La muerte de Cristo en la cruz
Análisis
La muerte de Cristo en la cruz ha sido, desde los primeros siglos del cristianismo, el misterio central de la redención y objeto de meditación teológica y litúrgica ininterrumpida. La pregunta acerca de la presencia de la divinidad en el cuerpo de Jesús durante su permanencia en el sepulcro, lejos de ser una cuestión marginal, toca el corazón mismo de la cristología y de la soteriología católica. Según la fe definida en los grandes concilios ecuménicos y desarrollada con profundidad por la tradición escolástica, especialmente en Santo Tomás de Aquino y recogida con precisión sistemática por Ludwig Ott en su Teología dogmática, el cuerpo muerto de Cristo —y también su alma separada— permanecen inseparablemente unidos a la Persona divina del Verbo aun durante el estado de muerte. Esta afirmación, lejos de ser una simple especulación abstracta, tiene consecuencias directas para la comprensión del sacrificio redentor, de la dignidad del cuerpo de Cristo y del misterio mismo de la unión hipostática.
La unión hipostática es el núcleo de la cristología católica: en la encarnación, la Segunda Persona de la Trinidad, el Verbo eterno, asume una naturaleza humana verdadera, completa y perfecta —compuesta de cuerpo y alma— sin asumir una persona humana distinta. Es decir, no hay en Cristo dos personas (una divina y otra humana), sino una sola persona divina que subsiste en dos naturalezas distintas, divina y humana. Esta unión no es accidental ni meramente moral: es una verdadera unión sustancial en la Persona del Verbo, que se hace sujeto de todas las acciones de Cristo, ya sean divinas o humanas. Por tanto, todo lo que se dice de Cristo se dice de una sola Persona: el Verbo. Así, cuando Cristo sufre hambre, llora o muere, es Dios quien lo hace, no según la naturaleza divina, que permanece impasible, sino según la naturaleza humana, que puede padecer y morir. Es aquí donde se inserta la clave de la cuestión: aunque la muerte de Cristo consista, como en todo hombre, en la separación entre alma y cuerpo, esta división no afecta la unión con la Persona del Verbo. La muerte disuelve la unidad entre las partes constitutivas de la naturaleza humana, pero no la unión hipostática que las vincula al Verbo.

━━━━━━━━

- Consigna 1:
Contesta con lo que dice el texto sobre la muerte de Cristo en la cruz:
(a) ¿En qué obra recoge Ludwig Ott esta enseñanza?
(b) ¿De qué se compone la naturaleza humana que asume el Verbo?
(c) Según la última frase, ¿qué es lo que la muerte no disuelve?
- Consigna 2:
Prolonga el texto sobre la muerte de Cristo en la cruz a partir de donde termina.

- Líneas dadas:
━━━━━━━━

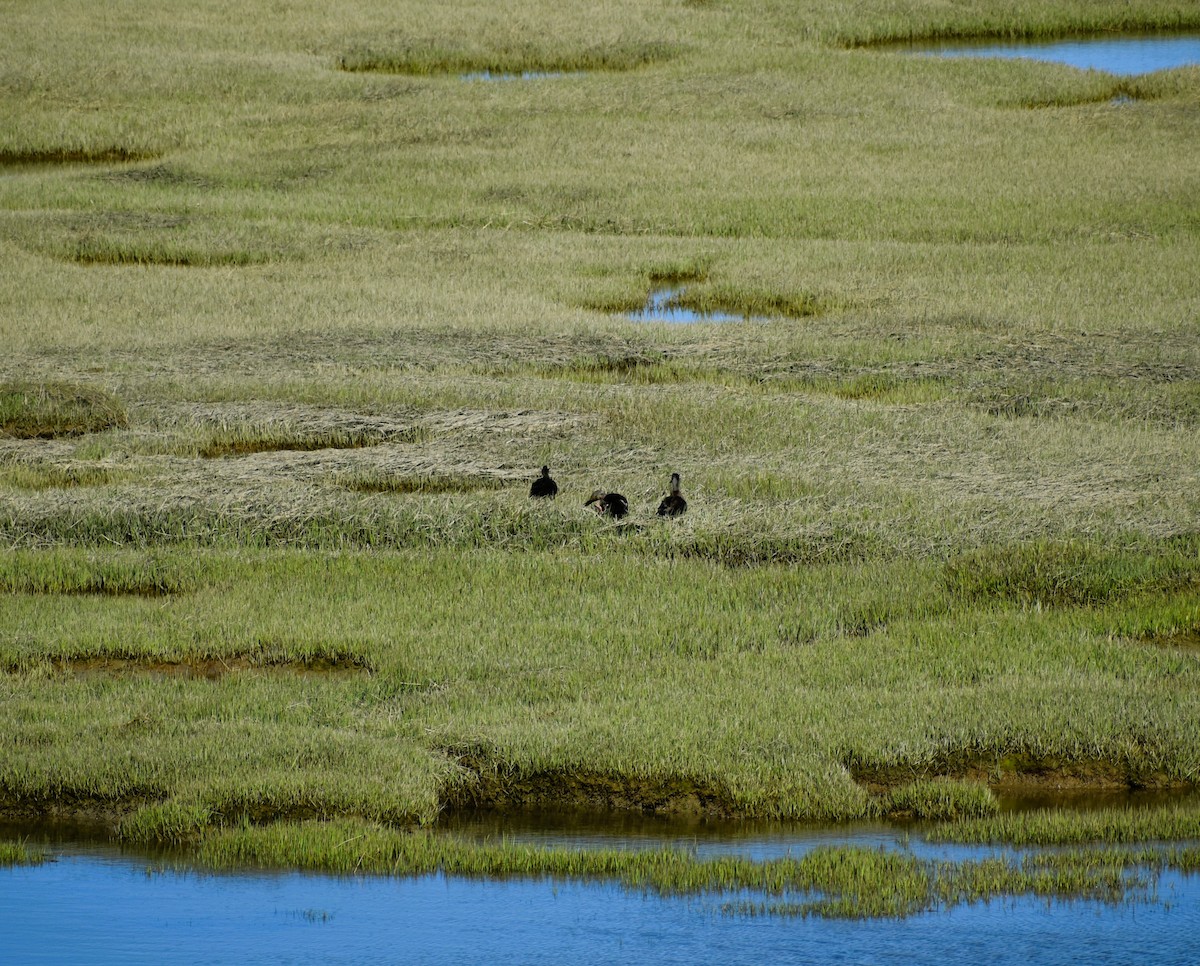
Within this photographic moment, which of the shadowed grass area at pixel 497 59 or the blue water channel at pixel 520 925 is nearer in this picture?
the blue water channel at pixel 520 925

━━━━━━━━

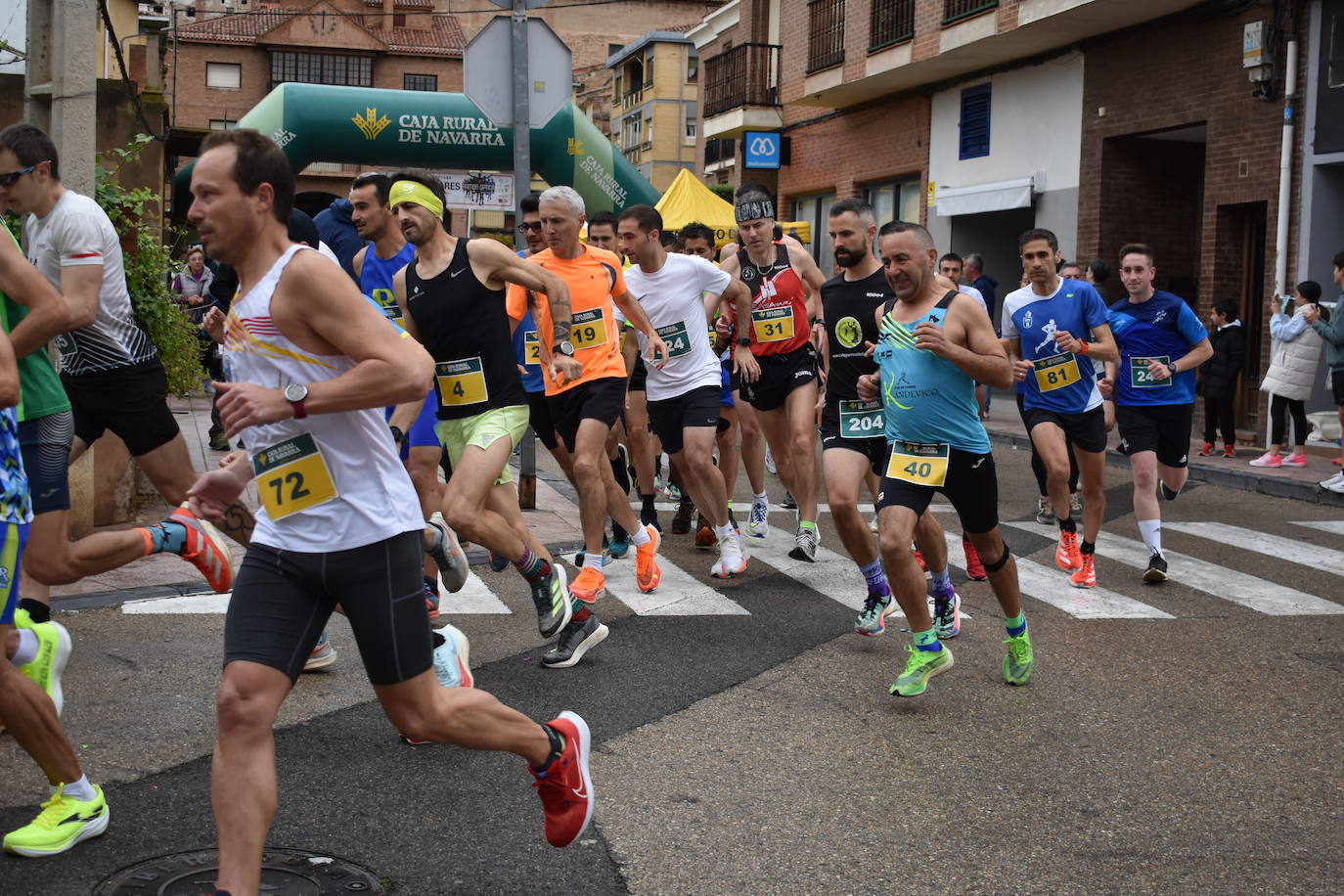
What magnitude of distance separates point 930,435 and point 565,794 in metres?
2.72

━━━━━━━━

- Resultado final 1:
(a) En su Teología dogmática.
(b) De cuerpo y alma.
(c) La unión hipostática que vincula al Verbo las partes de la naturaleza humana.

- Resultado final 2:
Esto quiere decir que ni el cuerpo muerto de Cristo, yacente en el sepulcro, ni su alma humana, descendida al “sheol”, se separan en ningún momento del Verbo. La Persona del Hijo permanece unida a ambos, aunque estos estén mutuamente separados. Esta doctrina fue formulada con fuerza en la tradición patrística y sostenida con firmeza por la teología escolástica. El Catecismo de la Iglesia Católica lo recoge en el número 626, afirmando que “aunque Cristo haya experimentado la muerte en cuanto hombre, esta muerte no rompió la unión entre su cuerpo y su alma con la Persona divina del Hijo”. Así, incluso en el estado de muerte, el Verbo permanece simultáneamente unido a su alma y a su cuerpo, lo cual tiene implicaciones dogmáticas profundas: el cuerpo muerto de Cristo, aunque carente de alma, está unido a la divinidad y por tanto es objeto de adoración, no como un objeto muerto cualquiera, sino como el verdadero cuerpo de Dios.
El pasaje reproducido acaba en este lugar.